What Is a Foreign Buyer in Queensland Real Estate? Definition and Agent Guide

A foreign buyer in Queensland real estate is a person who is not an Australian citizen or permanent resident — or an entity that does not meet the definition of an Australian person under the Foreign Acquisitions and Takeovers Act 1975 (Cth) — and who is therefore subject to Federal Government approval through the Foreign Investment Review Board (FIRB) before acquiring residential property, as well as an additional 8% transfer duty surcharge under Queensland’s Duties Act 2001 (Qld). For an agent, correctly identifying a foreign buyer at the earliest point of the transaction is not a courtesy — it is a professional obligation that shapes contract conditions, duty calculations, and settlement timelines.
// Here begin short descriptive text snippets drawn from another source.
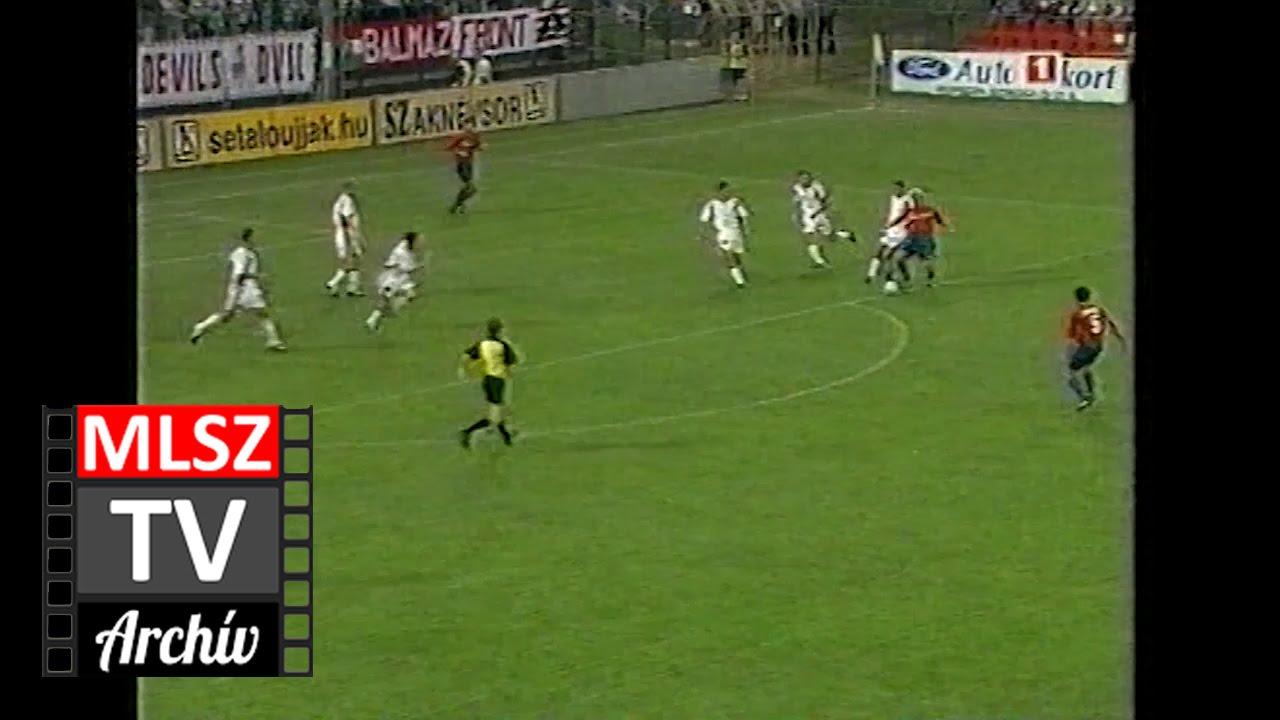 Debrecen-Videoton | 0-1 | 2001. 07. 21 | MLSZ TV Archív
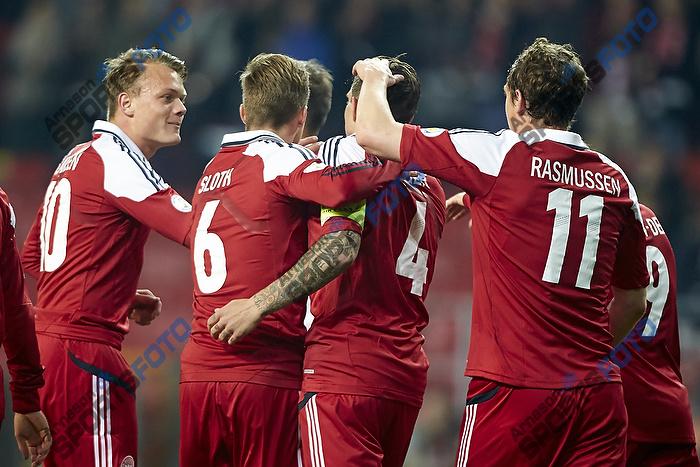 Daniel Agger, m�lscorer (Danmark), Casper Sloth (Danmark), Emil Larsen (Danmark), Morten Duncan Rasmussen (Danmark)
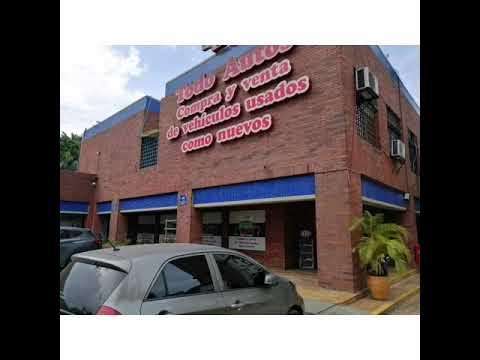 Locales y Bodegas, Venta, El Limonar - $380.000.000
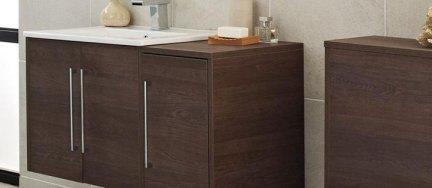 Contemporary sophistication bathroom decor trend
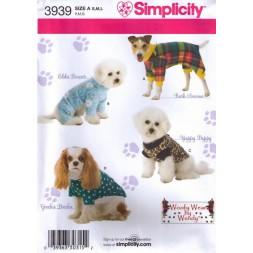 Simplicity 3939 Tøj til hunde-20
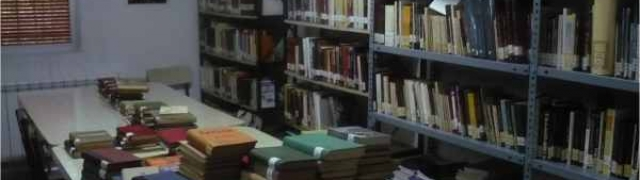 Teléfono de atención al lector de la Biblioteca de Huétor Santillán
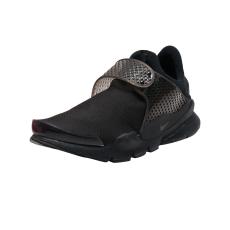 Nike Sock Dart (c26694)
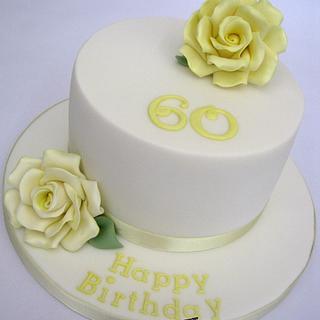 Lemon & White 60th Birthday Cake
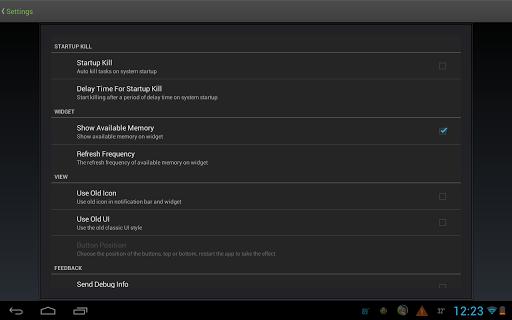 Advanced Task Manager  screenshots 12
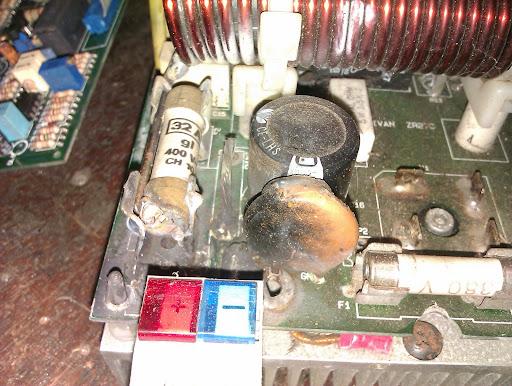 zivan repereres zivan mod k2 reparation zivan mod k2 zivan Lader købes zivan k2 Lader kewet kewet Lader reparation kewet Lader  ladeteknik og batterier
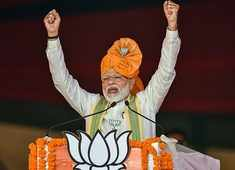 People saw strong captain for 5 years: PM Modi praises Haryana CM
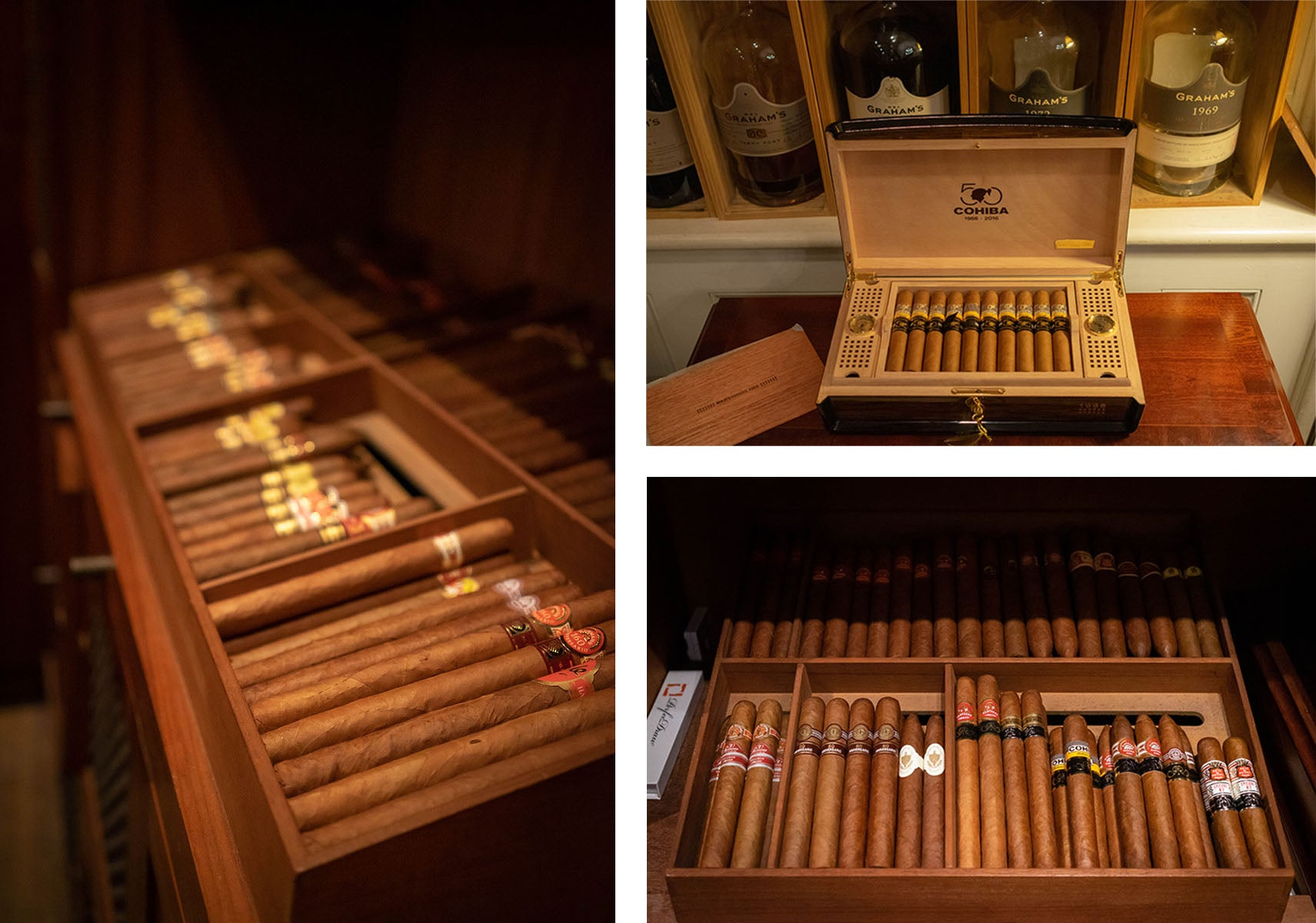 The humidor inside the lanesborough London Cohiba MAjestuosos 1966 50 aniversario humidor EGM Cigars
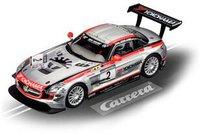 Carrera Evolution Mercedes-Benz SLS AMG GT3 Team Black Falcon VLN 2011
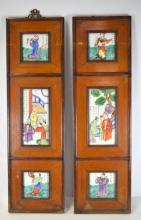 Pr Chinese Porcelain Plaque Wood Panels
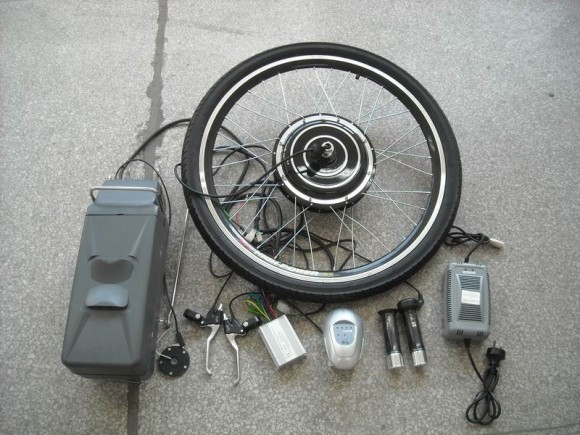 E-Bike-Conversion-Kit-QD-S003-.jpg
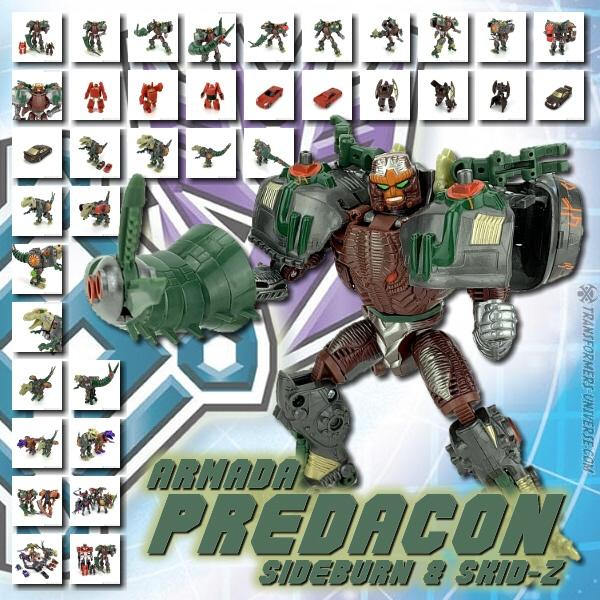Armada Predacon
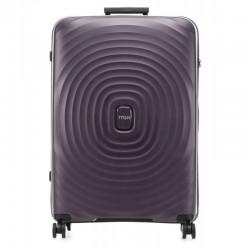 Suur Kohvrid Titan Looping-D purple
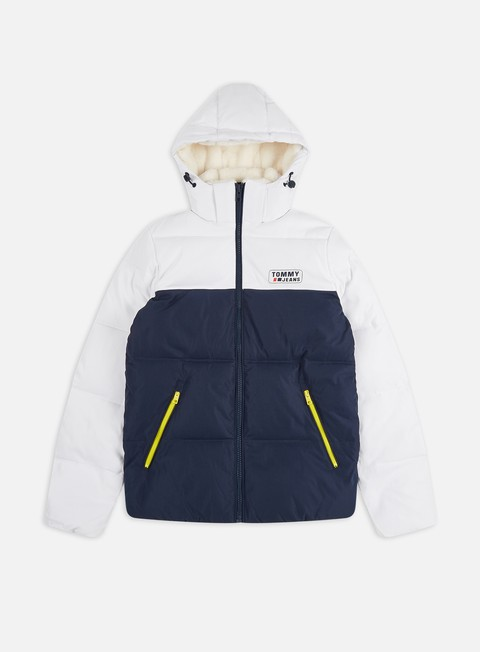 Tommy Hilfiger TJ Colorblock Jacket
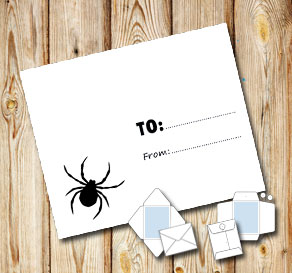 White envelope with a spider (to/from)  | Free printable for Halloween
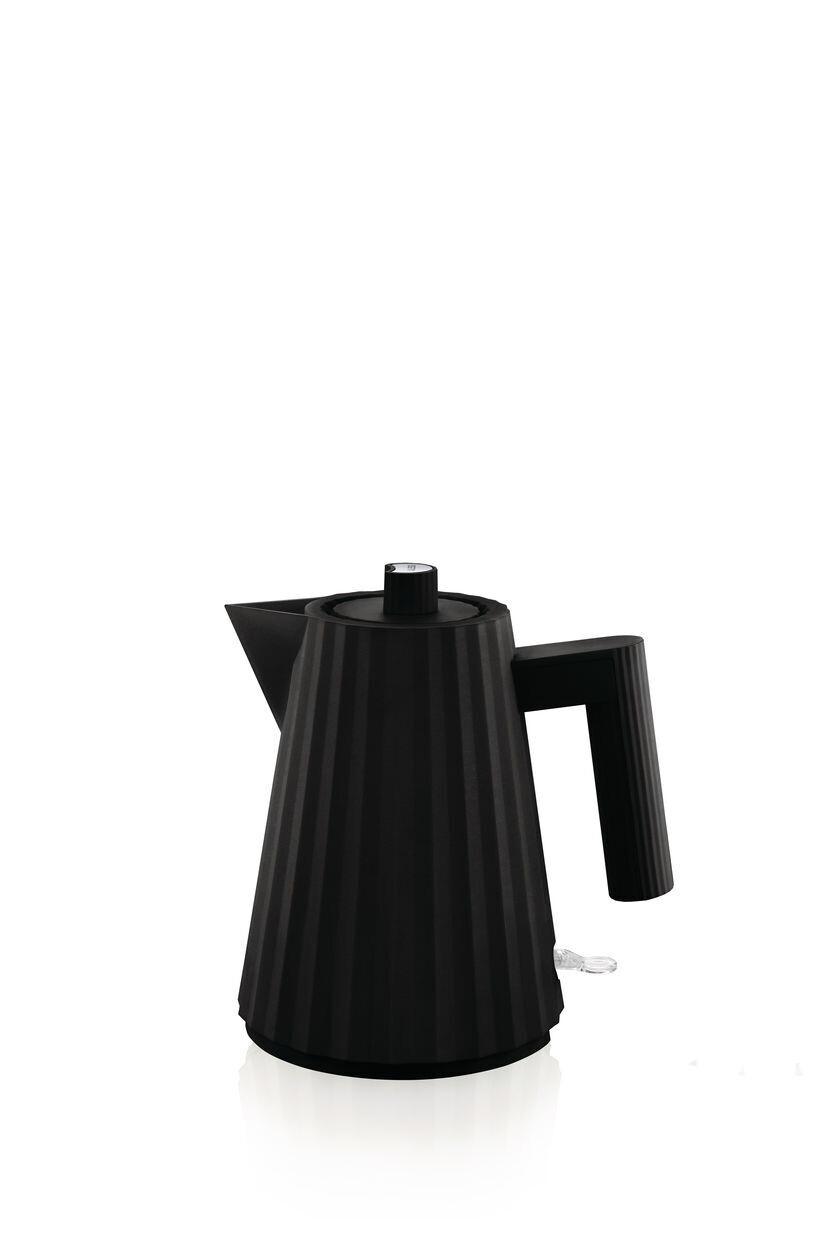 ALESSI 'plissé' elektrische waterkoker 1,0L zwart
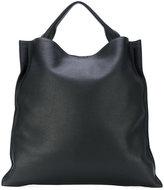 Jil Sander classic shopping bag - women - Calf Leather - One Size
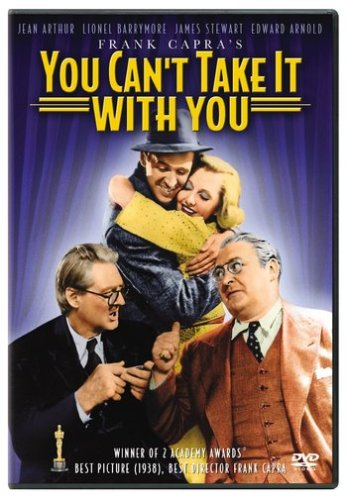 you can t take it with you movie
How Foreign Buyer Works in Queensland Real Estate

The Federal Layer: FIRB Approval

Foreign buyers purchasing residential property in Queensland must first obtain approval from the Foreign Investment Review Board under the Foreign Acquisitions and Takeovers Act 1975 (Cth) and its associated regulations. FIRB is the federal body that screens foreign investment into Australian real estate, and its rules apply uniformly across all states and territories — though the costs and surcharges layered on top of that federal framework vary by jurisdiction.

For residential property, FIRB approval is generally required before a foreign person can enter into a binding contract, though in practice foreign buyers often exchange contracts conditional on FIRB approval and then apply promptly after exchange. The approval threshold for established residential dwellings sits at $0 for foreign persons (meaning every acquisition requires approval, regardless of price), while new dwellings and vacant land have their own thresholds and conditions. Temporary residents — such as those on a 457 or 482 visa — may be approved to purchase one established dwelling to live in as their principal place of residence, but are typically required to sell that property when they leave Australia permanently.

Applications are lodged through the ATO’s Foreign Investment Review Board portal, and approval fees are calculated on a sliding scale based on the purchase price of the property. As of recent years, the fee schedule is published at firb.gov.au and is updated periodically. Approval is not guaranteed and can be refused, conditioned, or granted subject to time limits. Settlement cannot proceed lawfully without FIRB approval being in place where it is required.

The State Layer: Queensland’s Additional Foreign Acquirer Duty

Separate from the federal FIRB process, Queensland imposes an additional foreign acquirer duty on top of standard transfer duty. Under the Duties Act 2001 (Qld), this surcharge is set at 8% of the dutiable value of the residential property being acquired. It applies to foreign individuals, foreign corporations, and trustees of foreign trusts acquiring residential land in Queensland.

The 8% is calculated on the same dutiable value used to assess standard transfer duty — typically the greater of the contract price or the property’s market value. This means that on a $1,000,000 residential purchase, a foreign buyer pays standard transfer duty (calculated under the progressive rate scale that applies to all buyers) plus an additional $80,000 in foreign acquirer duty. At higher price points, this surcharge becomes a very significant component of the acquisition cost and must be factored into a buyer’s financial planning well before exchange.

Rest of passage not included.